Snowflake (preview)

Note

preview: Subject to future enhancements

Note

You might want to start with our detailed tutorial for your first steps with SQL databases in DSS.

The rest of this page is reference information for Snowflake connections.

DSS supports the full range of features on Snowflake:

  • Reading and writing datasets
  • Executing SQL recipes
  • Performing visual recipes in-database
  • Using live engine for charts

Installing the JDBC driver

The Snowflake JDBC driver can be downloaded from Snowflake website (https://docs.snowflake.net/manuals/user-guide/jdbc.html)

The driver is made of a single JAR file snowflake-jdbc-VERSION.jar

To install:

  • Copy this JAR file to the lib/jdbc driver of DSS
  • Restart DSS

Writing data into Snowflake

Loading data into a Snowflake database using the regular SQL INSERT or COPY statements is very inefficient and should only be used for extremely small datasets.

The recommended way to load data into a Snowflake table is through a bulk COPY from files stored in Amazon S3. DSS will automatically use this optimal S3-to-Snowflake copy mechanism when using a Sync recipe.
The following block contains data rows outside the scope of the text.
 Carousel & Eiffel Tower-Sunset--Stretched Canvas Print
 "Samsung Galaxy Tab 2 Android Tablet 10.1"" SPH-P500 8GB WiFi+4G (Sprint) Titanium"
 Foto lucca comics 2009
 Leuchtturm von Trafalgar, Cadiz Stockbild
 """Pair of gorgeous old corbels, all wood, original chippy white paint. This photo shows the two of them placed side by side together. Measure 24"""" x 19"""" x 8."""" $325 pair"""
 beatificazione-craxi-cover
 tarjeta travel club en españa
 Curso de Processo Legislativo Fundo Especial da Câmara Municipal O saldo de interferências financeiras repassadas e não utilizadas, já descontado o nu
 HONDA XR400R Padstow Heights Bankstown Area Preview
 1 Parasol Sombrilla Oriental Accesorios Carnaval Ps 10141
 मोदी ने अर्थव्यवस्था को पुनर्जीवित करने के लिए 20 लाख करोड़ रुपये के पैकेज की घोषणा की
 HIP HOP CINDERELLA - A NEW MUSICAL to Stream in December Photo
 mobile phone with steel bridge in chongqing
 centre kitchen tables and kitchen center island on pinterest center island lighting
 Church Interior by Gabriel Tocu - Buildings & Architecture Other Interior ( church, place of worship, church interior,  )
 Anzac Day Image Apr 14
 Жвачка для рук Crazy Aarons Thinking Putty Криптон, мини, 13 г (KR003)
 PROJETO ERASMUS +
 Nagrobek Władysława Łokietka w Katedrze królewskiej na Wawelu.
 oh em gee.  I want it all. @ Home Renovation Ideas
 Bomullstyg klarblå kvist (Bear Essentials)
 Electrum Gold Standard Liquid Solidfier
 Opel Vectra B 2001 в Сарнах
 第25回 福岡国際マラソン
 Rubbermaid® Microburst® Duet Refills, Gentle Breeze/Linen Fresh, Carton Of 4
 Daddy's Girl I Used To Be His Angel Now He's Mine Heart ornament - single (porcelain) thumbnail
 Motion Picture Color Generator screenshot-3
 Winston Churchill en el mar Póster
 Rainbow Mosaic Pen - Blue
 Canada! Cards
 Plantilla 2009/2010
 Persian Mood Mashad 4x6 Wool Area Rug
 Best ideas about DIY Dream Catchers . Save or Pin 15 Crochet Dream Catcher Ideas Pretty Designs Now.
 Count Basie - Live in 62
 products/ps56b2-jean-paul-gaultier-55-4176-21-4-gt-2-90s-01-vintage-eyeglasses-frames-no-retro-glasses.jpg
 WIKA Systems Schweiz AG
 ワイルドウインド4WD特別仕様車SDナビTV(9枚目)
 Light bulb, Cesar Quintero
For more information, see below.

The exception to this rule is when executing a recipe from a Snowflake dataset to a Snowflake dataset using the in-database (SQL) engine.

In other words:

  • You should never have a Flow with a recipe that writes from a non-Snowflake non-S3 source to a Snowflake dataset.
  • S3 to Snowflake recipes should only be the “Sync” recipe
  • Snowflake to Snowflake recipes will be fast if and only if the “In-database (SQL)” engine is selected.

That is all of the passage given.